Questions fréquentes sur le voyage urbain en France
Est-ce que Lyon est une ville sûre pour les touristes ?
Globalement, oui. Comme dans toute grande métropole européenne de plus de 500 000 habitants, il faut faire preuve de bon sens élémentaire. Les quartiers touristiques sont très surveillés. Le vrai danger, c'est surtout pour votre régime alimentaire, car il est difficile de résister aux tentations permanentes. Quelques quartiers périphériques sont moins engageants la nuit, mais un visiteur n'a objectivement aucune raison de s'y retrouver. Restez dans le centre, le Vieux-Lyon, la Croix-Rousse et tout se passera bien.
Peut-on visiter Lyon sans parler un mot de français ?
Honnêtement, c'est flou pour certains voyageurs qui pensent que les Français sont allergiques aux langues étrangères. Dans une ville étudiante et internationale comme Lyon, vous n'aurez aucun mal à vous faire comprendre en anglais dans les hôtels, les grands musées ou les restaurants branchés. Cependant, apprendre trois mots comme "Bonjour", "Merci" et "L'addition s'il vous plaît" change radicalement l'accueil que vous recevrez. Les Lyonnais sont fiers mais accueillants si l'on fait un petit effort d'approche.

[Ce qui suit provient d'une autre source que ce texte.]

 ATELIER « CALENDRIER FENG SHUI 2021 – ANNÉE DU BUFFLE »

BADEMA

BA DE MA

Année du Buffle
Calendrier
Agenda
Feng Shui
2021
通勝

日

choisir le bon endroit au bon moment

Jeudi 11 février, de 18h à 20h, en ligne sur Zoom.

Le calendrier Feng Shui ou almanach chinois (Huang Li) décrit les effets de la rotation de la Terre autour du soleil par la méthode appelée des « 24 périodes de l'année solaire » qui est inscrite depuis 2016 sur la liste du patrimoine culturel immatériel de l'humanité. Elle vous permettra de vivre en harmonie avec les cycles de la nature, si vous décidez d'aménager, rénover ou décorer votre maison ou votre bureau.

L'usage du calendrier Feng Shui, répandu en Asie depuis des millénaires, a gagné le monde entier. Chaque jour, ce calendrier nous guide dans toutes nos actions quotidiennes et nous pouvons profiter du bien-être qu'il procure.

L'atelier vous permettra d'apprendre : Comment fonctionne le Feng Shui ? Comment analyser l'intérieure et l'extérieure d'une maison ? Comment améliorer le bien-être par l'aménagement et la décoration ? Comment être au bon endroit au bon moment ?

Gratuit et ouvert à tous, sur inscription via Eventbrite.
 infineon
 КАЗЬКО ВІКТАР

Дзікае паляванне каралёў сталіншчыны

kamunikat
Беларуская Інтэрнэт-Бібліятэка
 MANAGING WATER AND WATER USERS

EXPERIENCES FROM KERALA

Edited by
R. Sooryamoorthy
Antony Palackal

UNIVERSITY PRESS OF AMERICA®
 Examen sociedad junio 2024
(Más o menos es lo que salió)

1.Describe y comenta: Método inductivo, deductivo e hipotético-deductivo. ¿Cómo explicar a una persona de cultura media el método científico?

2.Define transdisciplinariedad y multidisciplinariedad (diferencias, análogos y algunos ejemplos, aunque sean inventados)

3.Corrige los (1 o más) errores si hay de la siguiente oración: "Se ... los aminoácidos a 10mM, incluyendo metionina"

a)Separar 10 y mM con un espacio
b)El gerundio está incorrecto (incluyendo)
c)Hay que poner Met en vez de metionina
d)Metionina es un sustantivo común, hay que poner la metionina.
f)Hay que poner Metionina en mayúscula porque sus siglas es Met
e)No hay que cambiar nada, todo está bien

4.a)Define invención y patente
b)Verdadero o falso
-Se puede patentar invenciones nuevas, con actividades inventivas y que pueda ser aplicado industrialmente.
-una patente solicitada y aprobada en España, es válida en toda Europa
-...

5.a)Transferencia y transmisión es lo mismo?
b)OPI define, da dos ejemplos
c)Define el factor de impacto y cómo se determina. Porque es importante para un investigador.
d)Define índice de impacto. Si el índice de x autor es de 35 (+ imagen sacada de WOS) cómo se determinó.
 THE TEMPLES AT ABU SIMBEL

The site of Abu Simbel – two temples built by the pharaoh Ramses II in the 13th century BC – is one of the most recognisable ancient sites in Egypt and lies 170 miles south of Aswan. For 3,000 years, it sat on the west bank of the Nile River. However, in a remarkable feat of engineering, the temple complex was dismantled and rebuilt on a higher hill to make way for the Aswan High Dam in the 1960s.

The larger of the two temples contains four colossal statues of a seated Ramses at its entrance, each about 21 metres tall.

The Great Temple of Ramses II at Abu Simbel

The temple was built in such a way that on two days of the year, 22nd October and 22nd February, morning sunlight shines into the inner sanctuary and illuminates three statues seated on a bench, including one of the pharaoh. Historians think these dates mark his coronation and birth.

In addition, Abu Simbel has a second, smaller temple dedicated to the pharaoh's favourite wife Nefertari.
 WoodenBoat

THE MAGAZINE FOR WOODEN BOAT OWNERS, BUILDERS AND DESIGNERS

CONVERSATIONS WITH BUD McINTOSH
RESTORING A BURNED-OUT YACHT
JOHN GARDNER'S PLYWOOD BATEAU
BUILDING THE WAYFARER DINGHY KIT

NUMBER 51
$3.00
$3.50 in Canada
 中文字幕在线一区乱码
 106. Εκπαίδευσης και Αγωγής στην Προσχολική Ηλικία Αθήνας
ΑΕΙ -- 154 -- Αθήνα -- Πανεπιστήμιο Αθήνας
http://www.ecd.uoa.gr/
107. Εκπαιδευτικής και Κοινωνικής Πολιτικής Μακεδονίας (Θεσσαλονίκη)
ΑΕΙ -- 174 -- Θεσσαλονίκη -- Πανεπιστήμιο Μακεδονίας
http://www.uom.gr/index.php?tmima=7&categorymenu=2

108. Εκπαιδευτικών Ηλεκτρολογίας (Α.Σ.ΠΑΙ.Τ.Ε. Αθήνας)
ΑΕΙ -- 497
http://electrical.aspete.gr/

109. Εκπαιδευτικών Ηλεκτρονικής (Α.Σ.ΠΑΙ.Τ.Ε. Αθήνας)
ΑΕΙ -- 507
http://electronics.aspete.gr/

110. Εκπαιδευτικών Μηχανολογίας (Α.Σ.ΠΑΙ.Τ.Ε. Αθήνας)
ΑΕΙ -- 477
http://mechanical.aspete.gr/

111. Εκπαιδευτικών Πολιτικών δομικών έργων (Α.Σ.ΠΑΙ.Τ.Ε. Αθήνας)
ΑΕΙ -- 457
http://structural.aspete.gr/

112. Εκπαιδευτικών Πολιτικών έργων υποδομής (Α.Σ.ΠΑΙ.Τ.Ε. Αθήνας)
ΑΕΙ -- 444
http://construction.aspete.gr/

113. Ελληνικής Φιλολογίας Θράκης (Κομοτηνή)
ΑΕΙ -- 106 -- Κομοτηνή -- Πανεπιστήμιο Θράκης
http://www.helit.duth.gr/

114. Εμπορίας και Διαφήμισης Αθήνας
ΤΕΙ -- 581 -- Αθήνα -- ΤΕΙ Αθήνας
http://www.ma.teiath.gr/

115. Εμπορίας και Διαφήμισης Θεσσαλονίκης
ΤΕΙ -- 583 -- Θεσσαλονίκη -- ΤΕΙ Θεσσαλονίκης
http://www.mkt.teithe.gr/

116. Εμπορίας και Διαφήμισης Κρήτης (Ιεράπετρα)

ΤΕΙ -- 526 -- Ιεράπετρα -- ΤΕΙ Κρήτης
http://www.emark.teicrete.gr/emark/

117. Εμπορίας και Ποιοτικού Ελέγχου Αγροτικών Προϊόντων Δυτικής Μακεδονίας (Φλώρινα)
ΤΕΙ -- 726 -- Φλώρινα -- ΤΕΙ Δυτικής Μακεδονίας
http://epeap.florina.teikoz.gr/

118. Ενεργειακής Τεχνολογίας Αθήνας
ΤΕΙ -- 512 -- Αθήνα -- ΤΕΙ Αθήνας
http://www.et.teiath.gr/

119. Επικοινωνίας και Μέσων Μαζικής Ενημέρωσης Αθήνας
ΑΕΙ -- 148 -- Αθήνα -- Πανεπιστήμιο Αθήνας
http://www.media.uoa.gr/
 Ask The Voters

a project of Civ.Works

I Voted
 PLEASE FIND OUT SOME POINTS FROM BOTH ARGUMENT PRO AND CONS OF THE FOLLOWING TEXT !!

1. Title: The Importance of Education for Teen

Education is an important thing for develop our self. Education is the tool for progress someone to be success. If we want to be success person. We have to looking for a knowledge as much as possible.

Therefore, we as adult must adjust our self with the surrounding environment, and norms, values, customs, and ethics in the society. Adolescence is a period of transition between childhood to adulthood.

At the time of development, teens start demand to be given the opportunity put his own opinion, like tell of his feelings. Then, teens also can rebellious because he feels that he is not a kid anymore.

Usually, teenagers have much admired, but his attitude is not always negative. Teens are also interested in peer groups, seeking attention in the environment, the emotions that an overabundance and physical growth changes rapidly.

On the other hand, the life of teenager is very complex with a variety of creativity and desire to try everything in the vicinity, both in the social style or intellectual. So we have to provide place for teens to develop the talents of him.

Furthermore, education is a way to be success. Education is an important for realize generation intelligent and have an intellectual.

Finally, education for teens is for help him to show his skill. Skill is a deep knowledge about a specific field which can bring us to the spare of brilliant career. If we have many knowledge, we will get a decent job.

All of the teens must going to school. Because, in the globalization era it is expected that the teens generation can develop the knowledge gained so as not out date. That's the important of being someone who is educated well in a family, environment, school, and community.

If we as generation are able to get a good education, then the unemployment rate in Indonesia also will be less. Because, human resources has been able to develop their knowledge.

Quel budget faut-il prévoir pour un séjour de 3 jours ?
Tout dépend de votre standing, mais pour profiter vraiment de la ville, comptez environ 150 euros par jour et par personne, hébergement compris. Un ticket de transport en commun coûte environ 2 euros, un repas correct 30 euros, et une entrée au Musée des Confluences 9 euros. C'est nettement plus abordable que Paris où le budget grimpe vite à 250 euros pour la même qualité de service. Lyon reste l'une des villes offrant le meilleur rapport qualité-prix en Europe de l'Ouest.
L'essentiel pour votre prochain billet de train
Au final, la ville à ne pas manquer en France n'est pas forcément celle qui brille le plus sur les réseaux sociaux. Lyon gagne à être connue parce qu'elle ne cherche pas à vous séduire à tout prix. Elle est là, solide, ancrée dans son histoire de soie et de gastronomie, avec ses deux fleuves qui coulent tranquillement. C'est une cité de secrets, de passages dérobés et de saveurs franches. Que vous soyez un mordu d'histoire romaine, un esthète de l'urbanisme ou simplement un gourmand impénitent, vous y trouverez votre compte.
Je trouve ça franchement dommage que tant de gens s'arrêtent à Paris lors de leur premier voyage. On passe à côté de quelque chose de fondamental. La France est une mosaïque, et Lyon en est la pièce centrale, celle qui fait le lien entre le nord rigoureux et le sud solaire. Alors, la prochaine fois que vous planifiez une escapade, ne vous posez plus la question. Prenez la direction du sud-est, descendez à la gare de Lyon-Part-Dieu ou de Perrache, et laissez-vous porter par l'énergie de cette ville qui, depuis deux millénaires, n'a jamais cessé de se réinventer sans perdre son âme. C'est ça, le vrai luxe du voyage.